▸ Exercise brief
Can you transcribe every record below exactly as it appears?

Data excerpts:

┄┄┄┄┄┄

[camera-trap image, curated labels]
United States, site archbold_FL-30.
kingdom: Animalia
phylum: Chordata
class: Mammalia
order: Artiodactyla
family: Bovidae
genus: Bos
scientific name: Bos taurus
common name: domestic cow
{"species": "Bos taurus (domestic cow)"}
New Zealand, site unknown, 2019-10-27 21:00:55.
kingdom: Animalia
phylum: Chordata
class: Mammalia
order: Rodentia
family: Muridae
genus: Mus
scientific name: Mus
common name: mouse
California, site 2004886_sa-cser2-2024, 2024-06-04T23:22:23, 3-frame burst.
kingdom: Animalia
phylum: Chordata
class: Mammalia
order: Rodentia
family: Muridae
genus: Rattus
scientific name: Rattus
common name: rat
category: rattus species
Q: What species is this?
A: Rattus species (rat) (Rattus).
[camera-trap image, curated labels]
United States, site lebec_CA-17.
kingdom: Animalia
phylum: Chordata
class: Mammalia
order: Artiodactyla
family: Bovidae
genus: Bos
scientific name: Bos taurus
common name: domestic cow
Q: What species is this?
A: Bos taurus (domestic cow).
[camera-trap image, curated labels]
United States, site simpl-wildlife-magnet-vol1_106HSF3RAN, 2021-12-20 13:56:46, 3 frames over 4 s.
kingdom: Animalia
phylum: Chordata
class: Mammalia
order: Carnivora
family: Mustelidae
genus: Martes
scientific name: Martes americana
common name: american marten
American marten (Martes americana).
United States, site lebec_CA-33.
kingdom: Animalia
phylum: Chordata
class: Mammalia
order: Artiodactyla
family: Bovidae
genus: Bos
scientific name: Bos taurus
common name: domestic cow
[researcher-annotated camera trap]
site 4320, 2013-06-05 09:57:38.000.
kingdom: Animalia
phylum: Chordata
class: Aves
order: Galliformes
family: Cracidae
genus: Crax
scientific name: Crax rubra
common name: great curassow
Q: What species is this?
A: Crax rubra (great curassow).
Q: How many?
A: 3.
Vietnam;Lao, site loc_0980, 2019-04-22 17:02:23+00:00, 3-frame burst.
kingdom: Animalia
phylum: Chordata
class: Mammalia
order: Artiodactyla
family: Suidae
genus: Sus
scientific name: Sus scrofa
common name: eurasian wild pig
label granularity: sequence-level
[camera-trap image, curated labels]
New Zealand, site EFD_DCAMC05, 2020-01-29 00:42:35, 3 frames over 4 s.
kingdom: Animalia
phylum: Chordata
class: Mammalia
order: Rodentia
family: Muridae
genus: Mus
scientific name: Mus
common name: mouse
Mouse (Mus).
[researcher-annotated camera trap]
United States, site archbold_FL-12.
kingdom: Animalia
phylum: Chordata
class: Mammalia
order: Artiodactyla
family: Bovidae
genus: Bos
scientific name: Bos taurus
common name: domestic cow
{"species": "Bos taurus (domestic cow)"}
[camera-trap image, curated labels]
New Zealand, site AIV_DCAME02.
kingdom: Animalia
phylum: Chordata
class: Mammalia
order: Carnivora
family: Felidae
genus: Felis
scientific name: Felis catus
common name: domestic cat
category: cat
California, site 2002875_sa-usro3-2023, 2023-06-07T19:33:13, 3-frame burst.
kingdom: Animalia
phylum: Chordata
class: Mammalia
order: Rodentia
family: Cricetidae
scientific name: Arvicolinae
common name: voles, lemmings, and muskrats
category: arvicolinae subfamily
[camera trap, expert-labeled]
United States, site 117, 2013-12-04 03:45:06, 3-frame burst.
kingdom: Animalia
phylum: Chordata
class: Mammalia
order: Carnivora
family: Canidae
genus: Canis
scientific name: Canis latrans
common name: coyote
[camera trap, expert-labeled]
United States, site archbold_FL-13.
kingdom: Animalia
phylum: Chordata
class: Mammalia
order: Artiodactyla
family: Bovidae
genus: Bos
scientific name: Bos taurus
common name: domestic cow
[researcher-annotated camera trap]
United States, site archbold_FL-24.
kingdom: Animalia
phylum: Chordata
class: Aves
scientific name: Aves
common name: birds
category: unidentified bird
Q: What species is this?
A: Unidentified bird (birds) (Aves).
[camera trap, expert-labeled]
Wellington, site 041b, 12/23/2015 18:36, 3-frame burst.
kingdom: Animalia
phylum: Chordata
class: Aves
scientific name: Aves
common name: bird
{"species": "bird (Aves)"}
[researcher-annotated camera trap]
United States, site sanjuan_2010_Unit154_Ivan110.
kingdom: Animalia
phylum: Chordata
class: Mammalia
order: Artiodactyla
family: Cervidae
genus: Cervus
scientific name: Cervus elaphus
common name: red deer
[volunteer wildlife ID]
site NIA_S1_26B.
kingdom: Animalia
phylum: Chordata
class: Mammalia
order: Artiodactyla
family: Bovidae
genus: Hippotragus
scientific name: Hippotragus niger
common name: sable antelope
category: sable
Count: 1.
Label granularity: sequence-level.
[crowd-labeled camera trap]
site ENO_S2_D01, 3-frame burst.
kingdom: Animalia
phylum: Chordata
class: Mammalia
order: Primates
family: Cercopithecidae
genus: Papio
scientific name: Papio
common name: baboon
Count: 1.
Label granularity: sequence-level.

┄┄┄┄┄┄

▸ Expected output
[camera-trap image, curated labels]
United States, site archbold_FL-30.
kingdom: Animalia
phylum: Chordata
class: Mammalia
order: Artiodactyla
family: Bovidae
genus: Bos
scientific name: Bos taurus
common name: domestic cow
{"species": "Bos taurus (domestic cow)"}
New Zealand, site unknown, 2019-10-27 21:00:55.
kingdom: Animalia
phylum: Chordata
class: Mammalia
order: Rodentia
family: Muridae
genus: Mus
scientific name: Mus
common name: mouse
California, site 2004886_sa-cser2-2024, 2024-06-04T23:22:23, 3-frame burst.
kingdom: Animalia
phylum: Chordata
class: Mammalia
order: Rodentia
family: Muridae
genus: Rattus
scientific name: Rattus
common name: rat
category: rattus species
Q: What species is this?
A: Rattus species (rat) (Rattus).
[camera-trap image, curated labels]
United States, site lebec_CA-17.
kingdom: Animalia
phylum: Chordata
class: Mammalia
order: Artiodactyla
family: Bovidae
genus: Bos
scientific name: Bos taurus
common name: domestic cow
Q: What species is this?
A: Bos taurus (domestic cow).
[camera-trap image, curated labels]
United States, site simpl-wildlife-magnet-vol1_106HSF3RAN, 2021-12-20 13:56:46, 3 frames over 4 s.
kingdom: Animalia
phylum: Chordata
class: Mammalia
order: Carnivora
family: Mustelidae
genus: Martes
scientific name: Martes americana
common name: american marten
American marten (Martes americana).
United States, site lebec_CA-33.
kingdom: Animalia
phylum: Chordata
class: Mammalia
order: Artiodactyla
family: Bovidae
genus: Bos
scientific name: Bos taurus
common name: domestic cow
[researcher-annotated camera trap]
site 4320, 2013-06-05 09:57:38.000.
kingdom: Animalia
phylum: Chordata
class: Aves
order: Galliformes
family: Cracidae
genus: Crax
scientific name: Crax rubra
common name: great curassow
Q: What species is this?
A: Crax rubra (great curassow).
Q: How many?
A: 3.
Vietnam;Lao, site loc_0980, 2019-04-22 17:02:23+00:00, 3-frame burst.
kingdom: Animalia
phylum: Chordata
class: Mammalia
order: Artiodactyla
family: Suidae
genus: Sus
scientific name: Sus scrofa
common name: eurasian wild pig
label granularity: sequence-level
[camera-trap image, curated labels]
New Zealand, site EFD_DCAMC05, 2020-01-29 00:42:35, 3 frames over 4 s.
kingdom: Animalia
phylum: Chordata
class: Mammalia
order: Rodentia
family: Muridae
genus: Mus
scientific name: Mus
common name: mouse
Mouse (Mus).
[researcher-annotated camera trap]
United States, site archbold_FL-12.
kingdom: Animalia
phylum: Chordata
class: Mammalia
order: Artiodactyla
family: Bovidae
genus: Bos
scientific name: Bos taurus
common name: domestic cow
{"species": "Bos taurus (domestic cow)"}
[camera-trap image, curated labels]
New Zealand, site AIV_DCAME02.
kingdom: Animalia
phylum: Chordata
class: Mammalia
order: Carnivora
family: Felidae
genus: Felis
scientific name: Felis catus
common name: domestic cat
category: cat
California, site 2002875_sa-usro3-2023, 2023-06-07T19:33:13, 3-frame burst.
kingdom: Animalia
phylum: Chordata
class: Mammalia
order: Rodentia
family: Cricetidae
scientific name: Arvicolinae
common name: voles, lemmings, and muskrats
category: arvicolinae subfamily
[camera trap, expert-labeled]
United States, site 117, 2013-12-04 03:45:06, 3-frame burst.
kingdom: Animalia
phylum: Chordata
class: Mammalia
order: Carnivora
family: Canidae
genus: Canis
scientific name: Canis latrans
common name: coyote
[camera trap, expert-labeled]
United States, site archbold_FL-13.
kingdom: Animalia
phylum: Chordata
class: Mammalia
order: Artiodactyla
family: Bovidae
genus: Bos
scientific name: Bos taurus
common name: domestic cow
[researcher-annotated camera trap]
United States, site archbold_FL-24.
kingdom: Animalia
phylum: Chordata
class: Aves
scientific name: Aves
common name: birds
category: unidentified bird
Q: What species is this?
A: Unidentified bird (birds) (Aves).
[camera trap, expert-labeled]
Wellington, site 041b, 12/23/2015 18:36, 3-frame burst.
kingdom: Animalia
phylum: Chordata
class: Aves
scientific name: Aves
common name: bird
{"species": "bird (Aves)"}
[researcher-annotated camera trap]
United States, site sanjuan_2010_Unit154_Ivan110.
kingdom: Animalia
phylum: Chordata
class: Mammalia
order: Artiodactyla
family: Cervidae
genus: Cervus
scientific name: Cervus elaphus
common name: red deer
[volunteer wildlife ID]
site NIA_S1_26B.
kingdom: Animalia
phylum: Chordata
class: Mammalia
order: Artiodactyla
family: Bovidae
genus: Hippotragus
scientific name: Hippotragus niger
common name: sable antelope
category: sable
Count: 1.
Label granularity: sequence-level.
[crowd-labeled camera trap]
site ENO_S2_D01, 3-frame burst.
kingdom: Animalia
phylum: Chordata
class: Mammalia
order: Primates
family: Cercopithecidae
genus: Papio
scientific name: Papio
common name: baboon
Count: 1.
Label granularity: sequence-level.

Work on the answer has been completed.